Thursday, 19 June 2025

Sweet Spot Wisdom

My mom, knowing that I love to collect things, decided to give me some owls, which she had procured from various vacation souvenir shops. I have since added to this starter pack and now have a parliament of owls lining the ceiling in my study.

I see them whenever I work from home and that happens a fair bit nowadays. I don't think it's because their big googly eyes stare back at me but from a young age I have been quite the owl. I would sleep late - often well past midnight. It's a habit that suits D. She is an early bird and would go to bed early but is easily spooked when sleeping lightly. I have been on the receiving end of her annoyance whenever I climb into bed thumpingly or declare my "love only love". So, going to bed when she has fallen into deep sleep means I can settle in, listen to some boring YouTube podcast and fall asleep myself. 
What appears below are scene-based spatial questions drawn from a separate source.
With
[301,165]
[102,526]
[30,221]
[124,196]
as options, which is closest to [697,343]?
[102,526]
Last night, as I stayed up to watch the final episode of Clarkson's Farm 4, I was joined by the third woman i love dearly: my daughter, together with her fiancee. We joked about visiting Jeremy Clarkson's pub, The Farmer's Dog, the next time we are in England together; perhaps (wink wink) when they are having an Oxford college wedding. I love it that I can talk so openly with M & J.

Mother, wife, daughter : a trinity of love that will make anyone a happy man. Add father, son and children in-law, the love is more than complete. Seven-fold, the magic number indicating perfect fullness.

My train has arrived at a happy station... though I think it still has some more stops to make. There is indeed a destination. There is this chart I saw (as meaningful as ikigai) which depicted a Venn diagram of health, wealth and time. Few people can reach this point which HBS referred to as the sweet spot wisdom.


I think of my cousin in law, P, who passed last week. A good man who has accomplished much in life. Rising from humble means to manage one of the country's top law firm. And accomplished and awarded lawyer himself, he also served the country and social causes. However, at 61, a year before his retirement, he fell ill. He never got to that point, though he clearly got to his ikigai (what we are good at, what the world needs, our job and our purpose).

I discussed with D that I would like to enjoy our third act together. Over the next three to four years, there are some milestones ahead to enjoy. First J&N's wedding, then M&J's, the completion of the scholarship bonds. I think I should also use the foundation if ikigai and move into the next stage of life together with D: spending more time with the seven-fold love and hopefully growing family.